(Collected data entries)

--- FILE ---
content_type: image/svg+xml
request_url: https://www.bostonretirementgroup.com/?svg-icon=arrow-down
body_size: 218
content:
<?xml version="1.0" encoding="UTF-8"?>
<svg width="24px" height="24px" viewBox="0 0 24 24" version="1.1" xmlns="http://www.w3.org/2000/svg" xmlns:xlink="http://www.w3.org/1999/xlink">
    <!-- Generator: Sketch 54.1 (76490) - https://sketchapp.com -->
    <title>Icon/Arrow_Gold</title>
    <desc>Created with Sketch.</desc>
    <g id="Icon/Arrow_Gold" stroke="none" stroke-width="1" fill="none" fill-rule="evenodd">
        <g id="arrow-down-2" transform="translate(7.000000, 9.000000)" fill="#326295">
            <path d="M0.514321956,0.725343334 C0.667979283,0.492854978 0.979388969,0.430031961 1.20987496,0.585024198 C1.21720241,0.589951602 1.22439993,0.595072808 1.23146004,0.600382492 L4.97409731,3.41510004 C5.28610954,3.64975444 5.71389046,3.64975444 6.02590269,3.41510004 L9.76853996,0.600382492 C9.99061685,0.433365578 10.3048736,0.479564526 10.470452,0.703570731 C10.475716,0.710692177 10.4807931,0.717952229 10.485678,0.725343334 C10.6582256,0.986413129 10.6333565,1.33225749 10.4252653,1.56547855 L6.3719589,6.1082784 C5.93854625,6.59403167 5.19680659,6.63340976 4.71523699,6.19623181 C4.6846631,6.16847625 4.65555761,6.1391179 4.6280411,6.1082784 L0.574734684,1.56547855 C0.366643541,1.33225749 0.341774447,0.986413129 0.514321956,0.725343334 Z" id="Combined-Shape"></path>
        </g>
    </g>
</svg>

-- Exercise instructions --
Would you return each entry exactly as it reads?

-- Solution --
--- FILE ---
content_type: image/svg+xml
request_url: https://www.bostonretirementgroup.com/?svg-icon=arrow-down
body_size: 218
content:
<?xml version="1.0" encoding="UTF-8"?>
<svg width="24px" height="24px" viewBox="0 0 24 24" version="1.1" xmlns="http://www.w3.org/2000/svg" xmlns:xlink="http://www.w3.org/1999/xlink">
    <!-- Generator: Sketch 54.1 (76490) - https://sketchapp.com -->
    <title>Icon/Arrow_Gold</title>
    <desc>Created with Sketch.</desc>
    <g id="Icon/Arrow_Gold" stroke="none" stroke-width="1" fill="none" fill-rule="evenodd">
        <g id="arrow-down-2" transform="translate(7.000000, 9.000000)" fill="#326295">
            <path d="M0.514321956,0.725343334 C0.667979283,0.492854978 0.979388969,0.430031961 1.20987496,0.585024198 C1.21720241,0.589951602 1.22439993,0.595072808 1.23146004,0.600382492 L4.97409731,3.41510004 C5.28610954,3.64975444 5.71389046,3.64975444 6.02590269,3.41510004 L9.76853996,0.600382492 C9.99061685,0.433365578 10.3048736,0.479564526 10.470452,0.703570731 C10.475716,0.710692177 10.4807931,0.717952229 10.485678,0.725343334 C10.6582256,0.986413129 10.6333565,1.33225749 10.4252653,1.56547855 L6.3719589,6.1082784 C5.93854625,6.59403167 5.19680659,6.63340976 4.71523699,6.19623181 C4.6846631,6.16847625 4.65555761,6.1391179 4.6280411,6.1082784 L0.574734684,1.56547855 C0.366643541,1.33225749 0.341774447,0.986413129 0.514321956,0.725343334 Z" id="Combined-Shape"></path>
        </g>
    </g>
</svg>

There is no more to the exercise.